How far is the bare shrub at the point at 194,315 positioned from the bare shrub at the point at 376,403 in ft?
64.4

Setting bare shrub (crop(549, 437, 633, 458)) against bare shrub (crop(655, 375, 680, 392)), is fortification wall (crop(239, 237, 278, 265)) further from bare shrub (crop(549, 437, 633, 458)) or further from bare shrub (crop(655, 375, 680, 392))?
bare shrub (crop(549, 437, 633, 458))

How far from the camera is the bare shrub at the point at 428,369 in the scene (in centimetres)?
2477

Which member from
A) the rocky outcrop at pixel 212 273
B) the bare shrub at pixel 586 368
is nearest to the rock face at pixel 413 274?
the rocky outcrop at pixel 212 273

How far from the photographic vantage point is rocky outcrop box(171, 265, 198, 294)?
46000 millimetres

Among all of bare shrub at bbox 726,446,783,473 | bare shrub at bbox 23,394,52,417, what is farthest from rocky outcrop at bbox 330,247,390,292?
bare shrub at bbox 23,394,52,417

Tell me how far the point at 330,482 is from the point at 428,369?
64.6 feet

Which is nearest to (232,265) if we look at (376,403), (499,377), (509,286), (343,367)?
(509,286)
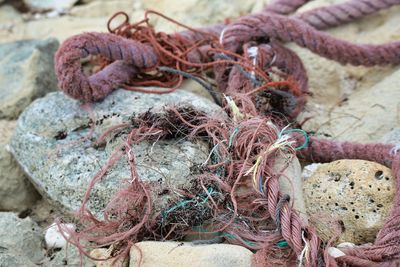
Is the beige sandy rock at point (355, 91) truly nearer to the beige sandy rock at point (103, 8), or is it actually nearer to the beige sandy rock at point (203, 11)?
the beige sandy rock at point (203, 11)

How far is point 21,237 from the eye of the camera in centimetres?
216

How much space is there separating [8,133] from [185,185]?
1.09 m

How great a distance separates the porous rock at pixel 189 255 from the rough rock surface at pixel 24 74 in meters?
1.29

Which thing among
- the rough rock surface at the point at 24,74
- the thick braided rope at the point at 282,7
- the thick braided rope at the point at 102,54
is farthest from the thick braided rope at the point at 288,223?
the thick braided rope at the point at 282,7

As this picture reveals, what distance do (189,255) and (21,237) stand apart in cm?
71

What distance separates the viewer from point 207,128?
222cm

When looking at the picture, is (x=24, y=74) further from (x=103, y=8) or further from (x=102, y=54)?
(x=103, y=8)

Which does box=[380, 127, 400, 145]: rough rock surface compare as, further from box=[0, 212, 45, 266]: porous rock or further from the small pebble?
box=[0, 212, 45, 266]: porous rock

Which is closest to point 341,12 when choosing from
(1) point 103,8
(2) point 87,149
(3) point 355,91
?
(3) point 355,91

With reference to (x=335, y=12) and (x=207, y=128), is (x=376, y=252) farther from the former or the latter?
(x=335, y=12)

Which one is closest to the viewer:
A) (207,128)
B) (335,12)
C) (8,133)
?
(207,128)

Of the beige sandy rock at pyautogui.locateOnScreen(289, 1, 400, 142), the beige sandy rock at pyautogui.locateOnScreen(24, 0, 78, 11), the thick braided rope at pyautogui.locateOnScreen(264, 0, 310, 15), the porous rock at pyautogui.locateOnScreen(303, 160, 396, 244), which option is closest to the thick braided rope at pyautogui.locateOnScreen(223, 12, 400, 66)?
the beige sandy rock at pyautogui.locateOnScreen(289, 1, 400, 142)

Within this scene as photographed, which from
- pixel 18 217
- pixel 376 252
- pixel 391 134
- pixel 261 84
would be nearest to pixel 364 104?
pixel 391 134

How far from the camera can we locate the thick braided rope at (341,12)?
10.5 ft
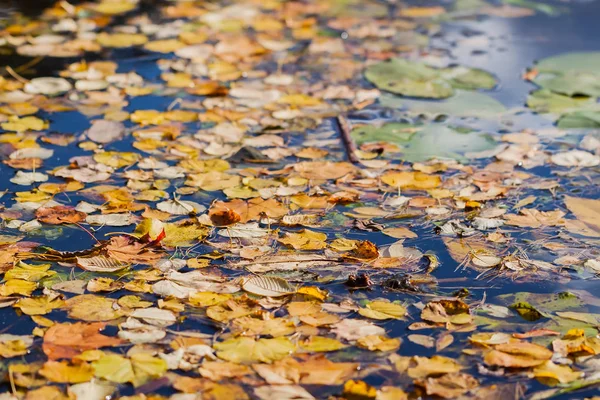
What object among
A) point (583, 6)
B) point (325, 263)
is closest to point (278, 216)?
point (325, 263)

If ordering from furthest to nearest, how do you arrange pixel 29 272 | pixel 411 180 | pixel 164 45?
pixel 164 45, pixel 411 180, pixel 29 272

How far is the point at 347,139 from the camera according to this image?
2.57m

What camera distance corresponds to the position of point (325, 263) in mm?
1854

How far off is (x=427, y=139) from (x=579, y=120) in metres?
0.54

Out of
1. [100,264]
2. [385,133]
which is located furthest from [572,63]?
[100,264]

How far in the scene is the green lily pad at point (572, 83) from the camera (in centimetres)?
297

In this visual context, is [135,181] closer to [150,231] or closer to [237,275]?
[150,231]

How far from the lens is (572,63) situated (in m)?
3.23

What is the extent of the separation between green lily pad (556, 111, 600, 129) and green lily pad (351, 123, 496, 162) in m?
0.29

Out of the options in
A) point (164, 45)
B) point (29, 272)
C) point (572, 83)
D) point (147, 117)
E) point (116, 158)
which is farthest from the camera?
point (164, 45)

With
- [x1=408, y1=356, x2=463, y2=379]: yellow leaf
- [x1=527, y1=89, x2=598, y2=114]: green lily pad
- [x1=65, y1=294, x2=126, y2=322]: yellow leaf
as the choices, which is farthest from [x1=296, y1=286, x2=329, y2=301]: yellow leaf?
[x1=527, y1=89, x2=598, y2=114]: green lily pad

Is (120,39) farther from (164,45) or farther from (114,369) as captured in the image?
(114,369)

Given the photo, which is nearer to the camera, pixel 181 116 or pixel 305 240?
pixel 305 240

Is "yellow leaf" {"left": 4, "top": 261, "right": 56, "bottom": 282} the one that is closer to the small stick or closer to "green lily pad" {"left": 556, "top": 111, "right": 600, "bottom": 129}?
the small stick
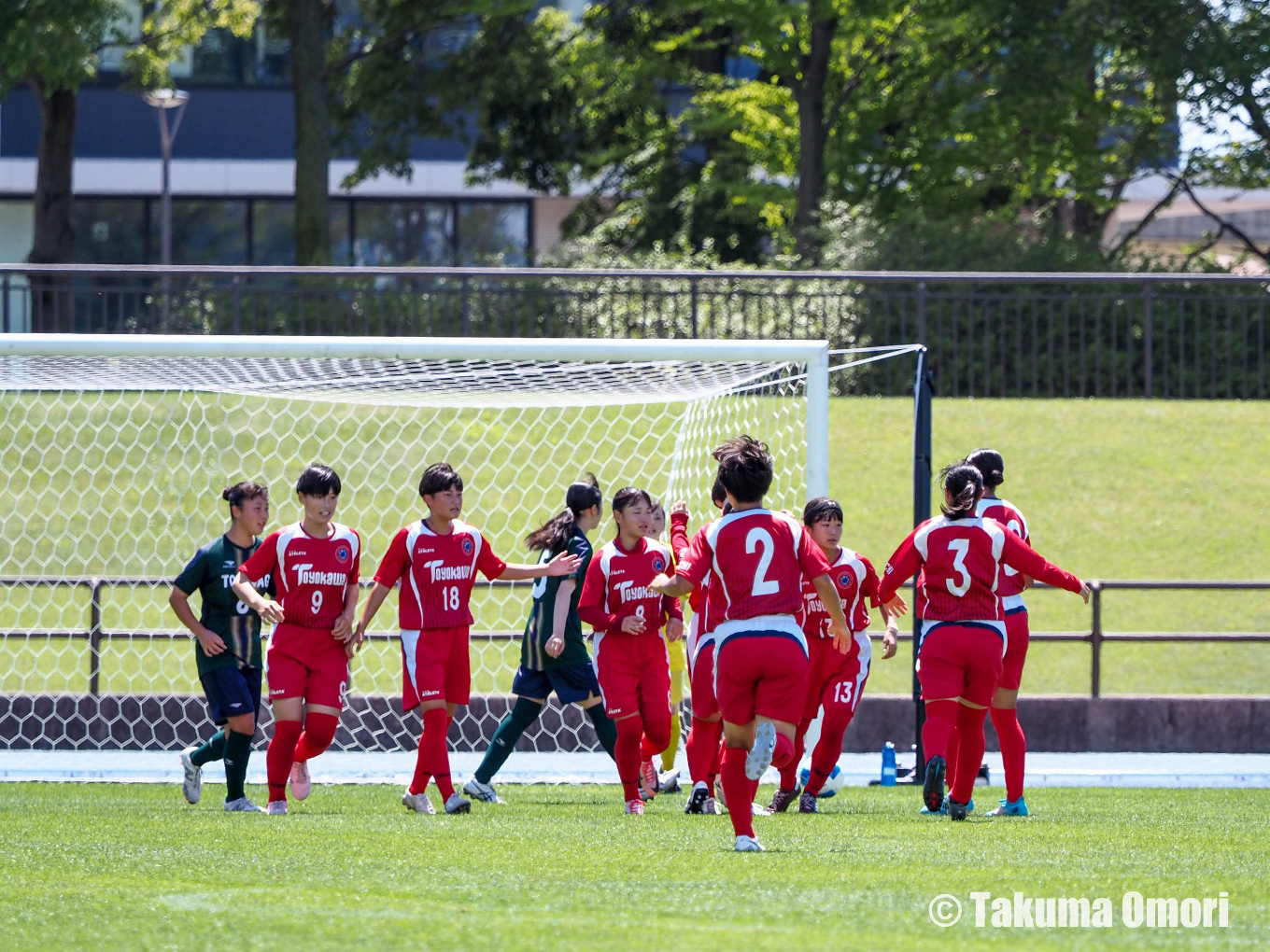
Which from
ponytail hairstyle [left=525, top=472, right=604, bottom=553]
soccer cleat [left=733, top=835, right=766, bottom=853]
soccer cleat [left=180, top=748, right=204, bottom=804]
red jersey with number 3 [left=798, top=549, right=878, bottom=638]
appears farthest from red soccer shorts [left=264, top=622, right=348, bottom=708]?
soccer cleat [left=733, top=835, right=766, bottom=853]

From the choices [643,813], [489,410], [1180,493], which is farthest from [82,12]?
[643,813]

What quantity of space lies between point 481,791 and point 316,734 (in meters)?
1.18

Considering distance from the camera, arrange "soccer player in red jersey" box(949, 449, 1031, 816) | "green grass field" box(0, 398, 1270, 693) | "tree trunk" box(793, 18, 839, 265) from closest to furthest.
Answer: "soccer player in red jersey" box(949, 449, 1031, 816) < "green grass field" box(0, 398, 1270, 693) < "tree trunk" box(793, 18, 839, 265)

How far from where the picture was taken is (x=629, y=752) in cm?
798

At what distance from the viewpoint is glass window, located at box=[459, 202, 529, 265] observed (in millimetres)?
35281

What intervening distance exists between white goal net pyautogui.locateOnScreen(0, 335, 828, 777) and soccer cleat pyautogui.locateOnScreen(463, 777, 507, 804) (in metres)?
2.38

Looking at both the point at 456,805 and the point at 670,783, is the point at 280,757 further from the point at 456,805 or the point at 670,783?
the point at 670,783

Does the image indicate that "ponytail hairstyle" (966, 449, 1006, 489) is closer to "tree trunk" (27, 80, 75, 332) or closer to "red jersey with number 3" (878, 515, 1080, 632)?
"red jersey with number 3" (878, 515, 1080, 632)

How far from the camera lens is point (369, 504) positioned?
49.1 ft

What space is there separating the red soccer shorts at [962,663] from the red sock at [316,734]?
289cm

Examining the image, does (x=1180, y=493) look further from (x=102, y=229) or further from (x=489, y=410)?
(x=102, y=229)

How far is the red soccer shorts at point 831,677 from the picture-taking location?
823 centimetres

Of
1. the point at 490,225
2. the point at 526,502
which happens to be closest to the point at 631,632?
the point at 526,502

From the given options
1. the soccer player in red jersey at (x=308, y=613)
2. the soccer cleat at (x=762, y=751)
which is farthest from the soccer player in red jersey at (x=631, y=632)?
the soccer cleat at (x=762, y=751)
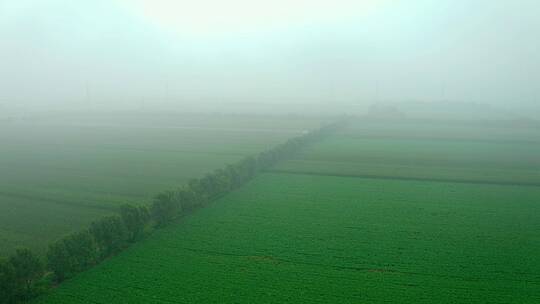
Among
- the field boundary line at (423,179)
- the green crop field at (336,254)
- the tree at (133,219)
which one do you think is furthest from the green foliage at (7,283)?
the field boundary line at (423,179)

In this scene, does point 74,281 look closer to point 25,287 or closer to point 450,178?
point 25,287

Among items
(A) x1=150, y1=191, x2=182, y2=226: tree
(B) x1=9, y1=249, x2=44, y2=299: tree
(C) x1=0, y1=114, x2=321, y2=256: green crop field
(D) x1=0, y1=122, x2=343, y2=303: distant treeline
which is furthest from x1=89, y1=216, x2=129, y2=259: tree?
(B) x1=9, y1=249, x2=44, y2=299: tree

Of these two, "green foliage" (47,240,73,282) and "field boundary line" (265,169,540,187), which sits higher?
"field boundary line" (265,169,540,187)

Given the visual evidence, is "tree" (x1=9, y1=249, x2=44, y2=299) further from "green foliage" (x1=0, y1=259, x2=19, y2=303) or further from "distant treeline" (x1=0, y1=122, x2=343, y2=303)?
"green foliage" (x1=0, y1=259, x2=19, y2=303)

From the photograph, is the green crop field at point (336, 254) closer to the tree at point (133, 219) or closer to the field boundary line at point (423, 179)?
the tree at point (133, 219)

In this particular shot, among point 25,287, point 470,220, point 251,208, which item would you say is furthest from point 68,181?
● ● ●
→ WHAT THE EXERCISE ASKS
Please copy the listing from the line containing "At what distance" to the line containing "823 centimetres", keeping each line exactly as it appears.

→ SOLUTION TO THE EXERCISE
At what distance from the viewpoint is glass window, located at box=[459, 202, 529, 265] observed (in millimetres)?
35281

What intervening distance exists between white goal net pyautogui.locateOnScreen(0, 335, 828, 777) and soccer cleat pyautogui.locateOnScreen(463, 777, 507, 804) (in metres)?
2.38

Looking at both the point at 456,805 and the point at 670,783, is the point at 280,757 further from the point at 456,805 or the point at 670,783?
the point at 670,783

Does the image indicate that "ponytail hairstyle" (966, 449, 1006, 489) is closer to "tree trunk" (27, 80, 75, 332) or closer to "red jersey with number 3" (878, 515, 1080, 632)?
"red jersey with number 3" (878, 515, 1080, 632)

How far from the camera lens is point (369, 504) positioned?
49.1 ft

What space is there separating the red soccer shorts at [962,663] from the red sock at [316,734]?
289cm

Examining the image, does (x=1180, y=493) look further from (x=102, y=229) or further from (x=489, y=410)?
(x=102, y=229)

How far is the red soccer shorts at point 831,677 from the picture-taking location?
823 centimetres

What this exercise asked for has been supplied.